Dmitri was so calm about what was happening. He’d seen it before. Ed asked him what the main difference was between the Russian and American collapses.

“Guns,” Dmitri said. “You Americans have so many guns in private hands. In Russia, only the government had guns. There was no way to stop them. But Americans have guns. This is how you will stop this. If you are not too fat and lazy, as I think you might be. Pardon me. I mean no offense. But this is what I see. Good news is your guns, bad news is you have become fat and lazy. We will see which part of America wins.”

“How did you make it through the Russian collapse?” Ed asked Dmitri.

“I was the gray man,” Dmitri said.

“The what?”

“A gray man,” Dmitri said, “is one who lives in a dictatorship or corrupt society without being noticed. Instead of being a freedom fighter, the gray man just blends in, like he is gray; not black or white. He goes along with the authorities when he has to. But when the authorities are not looking, the gray man does all he can to bring them down. He cheats on his taxes, he might sabotage something small, he might even go out at night and hunt down government agents. He is an informant for the resistance, but he does it quietly, without advertising that he is a freedom fighter.”

“In the former Soviet Union,” Dmitri said, “most people were gray men and women. That is why the regime fell so quickly. Years of weakening the regime from within by the small bits of resistance from the gray men led to the fall of the authorities. And once it was clear that the authorities were losing power, millions of gray men and women sprang into action. This is why the Soviet Union fell apart so quickly. Most people were gray to some degree, and they were ready to make life as miserable as possible for the government once they had a chance.”

Dmitri thought for a moment. He was struggling with what he was about to say. “I would not have lived if I had been an open freedom fighter. I could only survive by being a gray man.” He paused again. “It is not cowardice that leads a gray man to quietly resist instead of openly fighting. It is survival. I did all I could.” He looked at Ed and said, “I did all I could.” Dmitri obviously felt guilty that he hadn’t done more.

“I’m sure you did plenty, Dmitri,” Ed said. He thought about what Dmitri said about being a gray man. It made sense. It solved the problem Ed had been struggling with, which was how to resist, but not get killed in the process.
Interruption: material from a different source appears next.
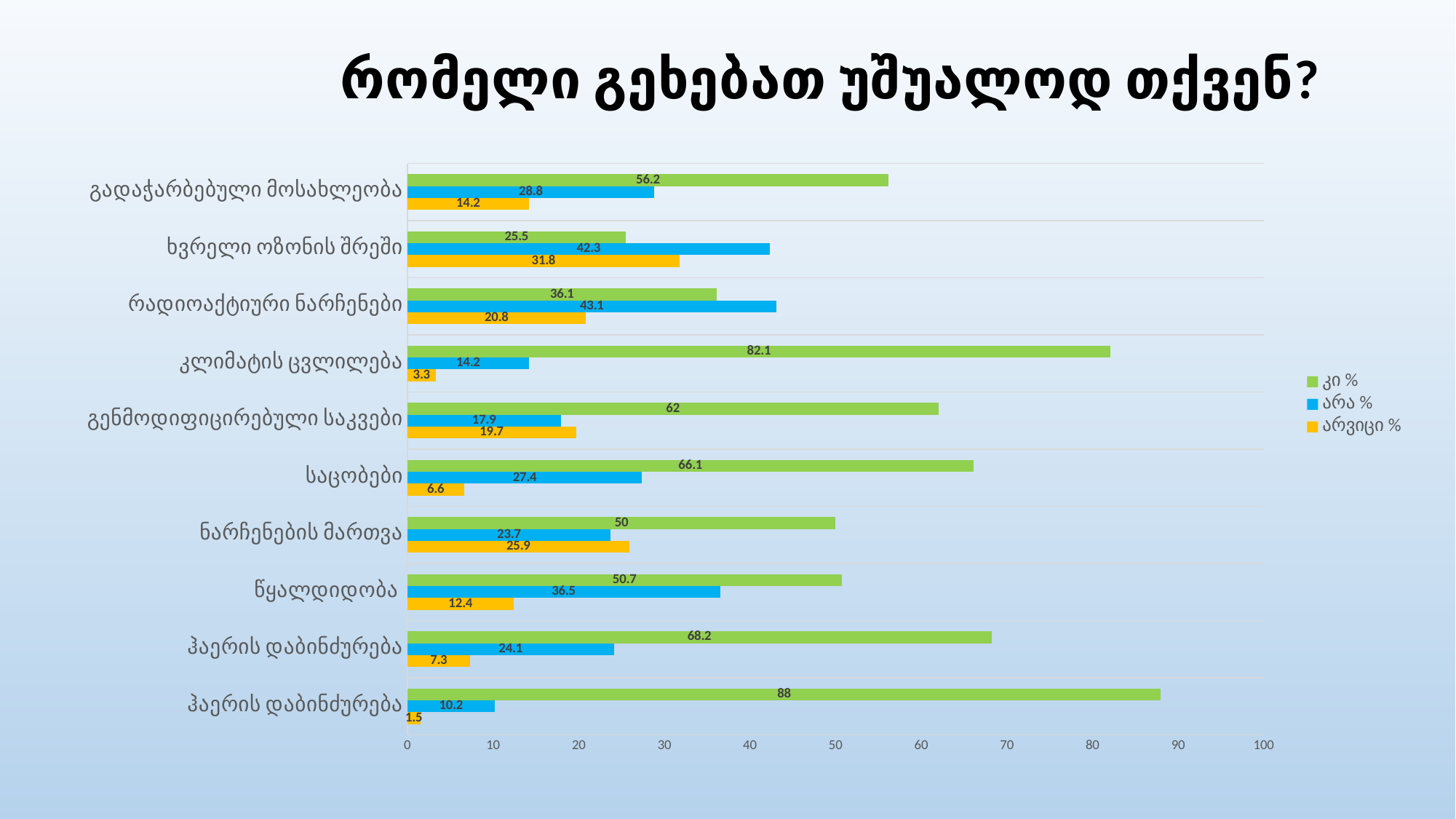
Which category has the highest არვიცი % value? ხვრელი ოზონის შრეში Is the კი % value for წყალდიდობა greater or less than 40? greater How many series does the legend list? 3 What is the კი % value for კლიმატის ცვლილება? 82.1 Which category has the lowest კი % value? ხვრელი ოზონის შრეში What is the არა % value for ხვრელი ოზონის შრეში? 42.3 What is the title of the chart? რომელი გეხებათ უშუალოდ თქვენ? What is the არვიცი % value for საცობები? 6.6 How many categories are plotted on the chart? 10 What type of chart is shown on the slide? bar chart Which is larger for ნარჩენების მართვა: the არა % value or the არვიცი % value? არვიცი % What is the difference between the კი % and არა % values for გენმოდიფიცირებული საკვები? 44.1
Dying didn’t accomplish much. Dying was a pretty bad survival plan.

Ed decided that he would be a gray man. But, could he pull it off? Or did the government already know about him? Before the Collapse, he had sued the corrupt state board of realtors and won. He had exposed them. Except no one had cared. With all the government had on its plate now, would they really be keeping track of people who had sued them a few years before? They were struggling to keep people fed. Ed hadn’t talked too much about his case at the time because, as glad as he was to expose them, he was still scared of them, so he kept his tussle with the government relatively quiet.